In particular, we have the relations
${\displaystyle P(x)\,=\,R(x)-C(x),}$
while
${\displaystyle R(x)\,=\,x\cdot p(x),}$
and
${\displaystyle {\overline {C}}(x)\,=\,{\frac {C(x)}{x}}.}$
The marginal profit at ${\displaystyle x_{0}}$ units is defined to be the effective profit of the next unit produced, and is precisely ${\displaystyle P'(x_{0})}$. Similarly, the marginal revenue or marginal cost would be ${\displaystyle R'(x_{0})}$ or  ${\displaystyle C'(x_{0})}$, respectively.

On the other hand, any time they speak of minimizing or maximizing, we need to find a local extrema. These occur when the first derivative is zero.

Solution:

(a):
The revenue function is
${\displaystyle R(x)\,=\,x\cdot p(x)\,=\,x(116-3x)\,=\,116x-3x^{2}}$.
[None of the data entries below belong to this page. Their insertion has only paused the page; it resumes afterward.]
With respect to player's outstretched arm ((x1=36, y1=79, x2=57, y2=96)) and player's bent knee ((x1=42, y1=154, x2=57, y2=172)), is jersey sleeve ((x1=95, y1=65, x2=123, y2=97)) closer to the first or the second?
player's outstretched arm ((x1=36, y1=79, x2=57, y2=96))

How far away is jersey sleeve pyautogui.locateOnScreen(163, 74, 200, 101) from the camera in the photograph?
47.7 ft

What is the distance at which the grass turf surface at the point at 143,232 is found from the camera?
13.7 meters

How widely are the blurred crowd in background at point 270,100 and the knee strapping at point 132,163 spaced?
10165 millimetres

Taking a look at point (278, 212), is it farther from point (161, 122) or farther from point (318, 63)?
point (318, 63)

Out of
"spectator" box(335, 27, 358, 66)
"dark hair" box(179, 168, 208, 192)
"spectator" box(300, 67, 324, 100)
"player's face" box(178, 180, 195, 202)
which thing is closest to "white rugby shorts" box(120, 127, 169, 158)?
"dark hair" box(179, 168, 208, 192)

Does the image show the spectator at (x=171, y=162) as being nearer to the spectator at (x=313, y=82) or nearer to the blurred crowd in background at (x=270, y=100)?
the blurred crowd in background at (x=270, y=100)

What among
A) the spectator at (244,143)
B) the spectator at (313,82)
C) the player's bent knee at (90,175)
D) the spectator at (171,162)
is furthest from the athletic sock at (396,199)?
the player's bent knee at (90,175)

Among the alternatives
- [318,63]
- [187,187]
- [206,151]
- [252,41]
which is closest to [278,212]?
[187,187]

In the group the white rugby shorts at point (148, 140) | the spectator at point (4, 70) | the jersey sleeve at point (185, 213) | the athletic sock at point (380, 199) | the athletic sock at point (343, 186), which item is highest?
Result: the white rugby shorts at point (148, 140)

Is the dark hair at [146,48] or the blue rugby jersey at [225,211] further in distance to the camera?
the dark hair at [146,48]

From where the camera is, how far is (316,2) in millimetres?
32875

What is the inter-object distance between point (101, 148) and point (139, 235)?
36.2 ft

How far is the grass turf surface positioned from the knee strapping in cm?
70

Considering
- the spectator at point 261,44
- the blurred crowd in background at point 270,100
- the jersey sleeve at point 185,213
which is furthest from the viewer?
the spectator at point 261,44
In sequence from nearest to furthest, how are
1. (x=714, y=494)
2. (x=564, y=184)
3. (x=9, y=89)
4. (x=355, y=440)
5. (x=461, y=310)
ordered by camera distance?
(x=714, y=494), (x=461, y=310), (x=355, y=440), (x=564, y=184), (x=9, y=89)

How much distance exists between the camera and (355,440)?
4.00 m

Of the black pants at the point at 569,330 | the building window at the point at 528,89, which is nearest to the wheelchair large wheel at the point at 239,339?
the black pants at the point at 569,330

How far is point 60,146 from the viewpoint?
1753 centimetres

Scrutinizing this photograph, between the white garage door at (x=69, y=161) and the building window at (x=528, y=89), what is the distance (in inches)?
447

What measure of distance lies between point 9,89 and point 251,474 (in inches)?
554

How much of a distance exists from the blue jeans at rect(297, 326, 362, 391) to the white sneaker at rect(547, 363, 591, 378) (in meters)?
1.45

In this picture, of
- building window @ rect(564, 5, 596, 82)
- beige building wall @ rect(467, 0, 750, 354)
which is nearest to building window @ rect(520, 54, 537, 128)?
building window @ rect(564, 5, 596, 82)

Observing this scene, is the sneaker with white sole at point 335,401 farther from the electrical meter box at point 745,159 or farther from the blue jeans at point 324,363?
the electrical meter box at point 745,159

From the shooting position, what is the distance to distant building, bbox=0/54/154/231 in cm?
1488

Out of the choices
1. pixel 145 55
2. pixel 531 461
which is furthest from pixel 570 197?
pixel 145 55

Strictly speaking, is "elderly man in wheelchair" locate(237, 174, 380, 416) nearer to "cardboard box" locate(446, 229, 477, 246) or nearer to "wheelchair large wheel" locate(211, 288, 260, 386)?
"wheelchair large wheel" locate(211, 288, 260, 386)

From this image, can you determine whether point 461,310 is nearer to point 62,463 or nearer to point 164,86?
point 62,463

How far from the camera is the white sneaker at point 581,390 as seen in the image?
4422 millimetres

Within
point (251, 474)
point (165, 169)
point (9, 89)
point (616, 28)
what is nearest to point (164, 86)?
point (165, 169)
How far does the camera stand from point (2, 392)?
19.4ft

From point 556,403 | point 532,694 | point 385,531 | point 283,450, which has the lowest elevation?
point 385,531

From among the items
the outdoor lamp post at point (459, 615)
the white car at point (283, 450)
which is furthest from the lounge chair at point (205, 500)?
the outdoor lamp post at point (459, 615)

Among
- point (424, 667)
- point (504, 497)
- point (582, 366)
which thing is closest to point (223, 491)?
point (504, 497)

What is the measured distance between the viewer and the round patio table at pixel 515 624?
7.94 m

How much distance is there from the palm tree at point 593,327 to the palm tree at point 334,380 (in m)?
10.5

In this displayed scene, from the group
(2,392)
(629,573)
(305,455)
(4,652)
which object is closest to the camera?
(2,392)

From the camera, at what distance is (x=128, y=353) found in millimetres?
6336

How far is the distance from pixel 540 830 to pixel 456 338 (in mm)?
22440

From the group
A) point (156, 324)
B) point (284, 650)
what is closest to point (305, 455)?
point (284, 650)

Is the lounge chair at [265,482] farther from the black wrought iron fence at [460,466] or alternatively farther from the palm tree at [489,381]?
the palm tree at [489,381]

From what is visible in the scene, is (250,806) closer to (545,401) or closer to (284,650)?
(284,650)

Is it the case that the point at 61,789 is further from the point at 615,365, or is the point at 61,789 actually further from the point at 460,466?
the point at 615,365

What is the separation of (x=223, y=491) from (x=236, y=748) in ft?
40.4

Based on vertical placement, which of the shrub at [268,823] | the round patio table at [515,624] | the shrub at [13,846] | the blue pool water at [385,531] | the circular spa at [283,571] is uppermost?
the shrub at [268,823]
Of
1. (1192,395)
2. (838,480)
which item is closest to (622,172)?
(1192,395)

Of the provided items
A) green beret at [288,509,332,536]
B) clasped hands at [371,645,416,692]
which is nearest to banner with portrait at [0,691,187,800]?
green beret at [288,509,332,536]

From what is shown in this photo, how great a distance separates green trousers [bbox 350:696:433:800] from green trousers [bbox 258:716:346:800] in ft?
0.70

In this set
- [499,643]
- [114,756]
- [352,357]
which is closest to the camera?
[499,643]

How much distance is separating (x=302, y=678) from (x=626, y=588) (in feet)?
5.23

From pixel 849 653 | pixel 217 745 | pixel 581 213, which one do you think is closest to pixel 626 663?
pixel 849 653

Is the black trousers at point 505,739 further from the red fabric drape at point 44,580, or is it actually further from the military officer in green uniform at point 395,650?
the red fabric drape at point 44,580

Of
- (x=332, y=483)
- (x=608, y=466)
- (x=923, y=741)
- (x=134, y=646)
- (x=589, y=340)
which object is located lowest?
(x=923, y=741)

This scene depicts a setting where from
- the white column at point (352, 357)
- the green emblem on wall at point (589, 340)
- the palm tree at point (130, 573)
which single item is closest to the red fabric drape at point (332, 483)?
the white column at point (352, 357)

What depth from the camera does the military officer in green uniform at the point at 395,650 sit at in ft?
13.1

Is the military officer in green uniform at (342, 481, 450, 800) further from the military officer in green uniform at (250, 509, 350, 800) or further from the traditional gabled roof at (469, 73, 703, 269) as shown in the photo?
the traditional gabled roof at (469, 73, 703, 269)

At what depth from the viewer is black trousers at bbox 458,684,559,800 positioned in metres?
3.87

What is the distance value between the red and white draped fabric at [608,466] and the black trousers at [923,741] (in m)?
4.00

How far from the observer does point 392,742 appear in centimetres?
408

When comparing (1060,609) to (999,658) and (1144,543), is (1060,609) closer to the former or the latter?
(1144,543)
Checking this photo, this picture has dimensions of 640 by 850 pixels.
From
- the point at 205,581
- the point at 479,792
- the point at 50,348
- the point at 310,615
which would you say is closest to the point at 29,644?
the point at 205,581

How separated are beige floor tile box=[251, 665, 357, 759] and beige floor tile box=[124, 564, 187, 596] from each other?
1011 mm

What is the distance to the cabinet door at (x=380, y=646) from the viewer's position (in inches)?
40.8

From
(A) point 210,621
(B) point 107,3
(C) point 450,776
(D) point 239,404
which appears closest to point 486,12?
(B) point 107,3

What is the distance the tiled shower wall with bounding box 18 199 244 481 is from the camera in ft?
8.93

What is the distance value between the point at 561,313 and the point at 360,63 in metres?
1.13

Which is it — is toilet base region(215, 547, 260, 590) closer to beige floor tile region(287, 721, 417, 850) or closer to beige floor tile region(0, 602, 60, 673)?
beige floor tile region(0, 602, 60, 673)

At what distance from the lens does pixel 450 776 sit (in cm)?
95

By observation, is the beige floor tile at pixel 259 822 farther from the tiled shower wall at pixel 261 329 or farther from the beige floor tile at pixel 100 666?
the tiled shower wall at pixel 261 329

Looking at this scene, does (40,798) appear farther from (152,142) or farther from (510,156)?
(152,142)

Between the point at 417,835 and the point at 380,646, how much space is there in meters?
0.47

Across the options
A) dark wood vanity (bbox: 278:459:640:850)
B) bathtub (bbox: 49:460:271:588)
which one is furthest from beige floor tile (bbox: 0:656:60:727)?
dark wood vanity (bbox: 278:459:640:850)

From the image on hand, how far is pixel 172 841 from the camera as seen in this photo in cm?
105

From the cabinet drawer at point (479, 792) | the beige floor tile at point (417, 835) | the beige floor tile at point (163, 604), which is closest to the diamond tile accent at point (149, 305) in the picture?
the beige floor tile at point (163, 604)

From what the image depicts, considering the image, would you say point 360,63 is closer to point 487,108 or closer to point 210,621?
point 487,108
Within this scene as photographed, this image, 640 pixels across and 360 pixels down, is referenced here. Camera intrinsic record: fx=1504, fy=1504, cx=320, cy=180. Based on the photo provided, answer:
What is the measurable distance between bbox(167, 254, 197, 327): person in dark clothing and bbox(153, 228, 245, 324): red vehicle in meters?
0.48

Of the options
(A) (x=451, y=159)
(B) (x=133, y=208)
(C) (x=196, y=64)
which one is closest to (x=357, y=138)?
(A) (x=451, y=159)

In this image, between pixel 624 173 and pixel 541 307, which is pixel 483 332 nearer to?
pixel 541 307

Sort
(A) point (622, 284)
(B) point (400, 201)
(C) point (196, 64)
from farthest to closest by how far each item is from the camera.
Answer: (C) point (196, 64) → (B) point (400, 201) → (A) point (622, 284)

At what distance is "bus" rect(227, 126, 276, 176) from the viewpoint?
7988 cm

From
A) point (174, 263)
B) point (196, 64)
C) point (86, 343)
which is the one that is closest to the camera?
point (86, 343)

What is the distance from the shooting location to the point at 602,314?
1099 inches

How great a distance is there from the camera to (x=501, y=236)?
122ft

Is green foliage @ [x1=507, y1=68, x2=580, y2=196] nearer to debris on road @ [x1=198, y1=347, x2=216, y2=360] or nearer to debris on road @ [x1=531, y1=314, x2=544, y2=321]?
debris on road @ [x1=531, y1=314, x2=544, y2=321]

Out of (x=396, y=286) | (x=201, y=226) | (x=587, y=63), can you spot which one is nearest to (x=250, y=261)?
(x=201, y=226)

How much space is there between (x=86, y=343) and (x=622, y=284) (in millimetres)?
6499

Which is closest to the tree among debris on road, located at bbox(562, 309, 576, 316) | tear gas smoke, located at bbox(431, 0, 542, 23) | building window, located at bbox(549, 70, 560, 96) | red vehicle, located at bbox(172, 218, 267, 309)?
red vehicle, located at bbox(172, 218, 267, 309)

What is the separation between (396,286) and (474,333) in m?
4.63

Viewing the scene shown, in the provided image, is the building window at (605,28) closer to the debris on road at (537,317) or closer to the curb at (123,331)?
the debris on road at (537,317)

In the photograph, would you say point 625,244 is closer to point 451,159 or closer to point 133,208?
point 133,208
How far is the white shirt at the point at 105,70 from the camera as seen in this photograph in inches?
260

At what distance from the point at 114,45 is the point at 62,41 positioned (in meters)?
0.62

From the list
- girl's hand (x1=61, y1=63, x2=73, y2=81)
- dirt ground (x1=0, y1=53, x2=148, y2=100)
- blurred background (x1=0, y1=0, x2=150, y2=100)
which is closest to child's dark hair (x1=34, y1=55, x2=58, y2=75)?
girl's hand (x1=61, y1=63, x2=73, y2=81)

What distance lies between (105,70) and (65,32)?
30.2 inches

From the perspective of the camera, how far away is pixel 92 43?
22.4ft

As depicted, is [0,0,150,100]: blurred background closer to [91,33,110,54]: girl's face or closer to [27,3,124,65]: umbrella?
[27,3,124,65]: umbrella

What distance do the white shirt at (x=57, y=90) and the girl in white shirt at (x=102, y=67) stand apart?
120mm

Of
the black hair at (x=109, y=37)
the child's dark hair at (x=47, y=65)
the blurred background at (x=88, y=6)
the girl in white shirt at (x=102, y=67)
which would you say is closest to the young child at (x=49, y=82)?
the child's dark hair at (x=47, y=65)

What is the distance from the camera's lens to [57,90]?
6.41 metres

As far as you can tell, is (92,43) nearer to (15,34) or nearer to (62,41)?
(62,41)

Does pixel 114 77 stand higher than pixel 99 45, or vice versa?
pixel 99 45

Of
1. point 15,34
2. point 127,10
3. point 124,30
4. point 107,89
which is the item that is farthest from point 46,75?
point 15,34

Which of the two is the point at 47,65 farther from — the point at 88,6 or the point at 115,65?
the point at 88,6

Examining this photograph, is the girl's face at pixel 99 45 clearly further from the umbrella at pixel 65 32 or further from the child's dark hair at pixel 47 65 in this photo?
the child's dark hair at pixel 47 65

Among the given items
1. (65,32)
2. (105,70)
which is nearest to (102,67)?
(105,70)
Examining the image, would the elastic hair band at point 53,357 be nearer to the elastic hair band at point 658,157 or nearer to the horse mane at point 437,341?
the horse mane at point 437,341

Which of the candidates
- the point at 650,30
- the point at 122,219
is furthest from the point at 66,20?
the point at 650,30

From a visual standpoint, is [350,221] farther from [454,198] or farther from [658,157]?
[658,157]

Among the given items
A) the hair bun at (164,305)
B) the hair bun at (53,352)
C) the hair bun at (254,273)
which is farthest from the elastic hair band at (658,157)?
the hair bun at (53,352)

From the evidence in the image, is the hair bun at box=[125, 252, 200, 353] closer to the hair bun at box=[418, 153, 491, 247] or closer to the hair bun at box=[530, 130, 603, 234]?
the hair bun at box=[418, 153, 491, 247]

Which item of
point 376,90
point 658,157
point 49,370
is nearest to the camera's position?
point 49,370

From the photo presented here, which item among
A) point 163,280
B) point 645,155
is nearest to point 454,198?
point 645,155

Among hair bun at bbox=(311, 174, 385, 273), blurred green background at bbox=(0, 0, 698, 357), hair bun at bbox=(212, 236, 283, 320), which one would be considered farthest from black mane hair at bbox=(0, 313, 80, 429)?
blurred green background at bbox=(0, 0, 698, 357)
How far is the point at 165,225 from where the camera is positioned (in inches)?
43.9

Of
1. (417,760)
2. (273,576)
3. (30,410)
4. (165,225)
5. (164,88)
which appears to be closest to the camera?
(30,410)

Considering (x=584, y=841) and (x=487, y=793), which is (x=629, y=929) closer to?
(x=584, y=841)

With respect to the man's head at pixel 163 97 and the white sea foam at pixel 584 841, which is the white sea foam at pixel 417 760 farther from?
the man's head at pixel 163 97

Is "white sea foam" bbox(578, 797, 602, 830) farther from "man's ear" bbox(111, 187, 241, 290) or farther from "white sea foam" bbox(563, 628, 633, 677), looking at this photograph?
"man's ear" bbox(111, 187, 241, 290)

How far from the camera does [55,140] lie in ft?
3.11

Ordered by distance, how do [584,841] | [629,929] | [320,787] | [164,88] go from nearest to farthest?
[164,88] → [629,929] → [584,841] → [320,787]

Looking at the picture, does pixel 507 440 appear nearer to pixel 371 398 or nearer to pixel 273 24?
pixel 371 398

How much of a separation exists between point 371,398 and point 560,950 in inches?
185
Thus, the marginal revenue at a production level of ${\displaystyle 7}$ units is simply

${\displaystyle R'(7)\,=\,116-6x{\bigg |}_{x=7}\,=\,116-6(7)\,=\,74.}$
(b):
We have that the average cost function is
${\displaystyle {\begin{array}{rcl}{\overline {C}}(x)&=&{\displaystyle {\displaystyle {\frac {C(x)}{x}}}}\\\\&=&{\displaystyle {\displaystyle {\frac {x^{2}+20x+64}{x}}}}\\\\&=&{\displaystyle x+20+{\frac {64}{x}}.}\end{array}}}$

Our first derivative is then

${\displaystyle {\overline {C}}\,'(x)\,=\,1-{\frac {64}{x^{2}}}\,=\,{\frac {x^{2}-64}{x^{2}}}\,=\,{\frac {(x-8)(x+8)}{x^{2}}}.}$

This has a single positive root at ${\displaystyle x=8}$, which will correspond to the minimum average cost.

(c):
First, we find the equation for profit. Using part of (a), we have
${\displaystyle {\begin{array}{rcl}P(x)&=&{\displaystyle {\displaystyle R(x)-C(x)}}\\\\&=&116x-3x^{2}-(x^{2}+20x+64)\\\\&=&-4x^{2}+96x-64.\end{array}}}$

To find the maximum value, we need to find a root of the derivative:

${\displaystyle 0\,=\,P'(x)\,=\,-8x+96\,=\,-8(x-12),}$

which has a root at ${\displaystyle x=12}$. Plugging this into our function for profit, we have

${\displaystyle P(12)\,=\,-4(12)^{2}+96(12)-64\,=\,512.}$
(a) The marginal revenue at a production level of ${\displaystyle 7}$ units is ${\displaystyle 74}$.
(b) The minimum average cost occurs at a production level of ${\displaystyle 8}$ units.
(c) The maximum profit of ${\displaystyle 512}$   occurs at a production level of ${\displaystyle 12}$ units.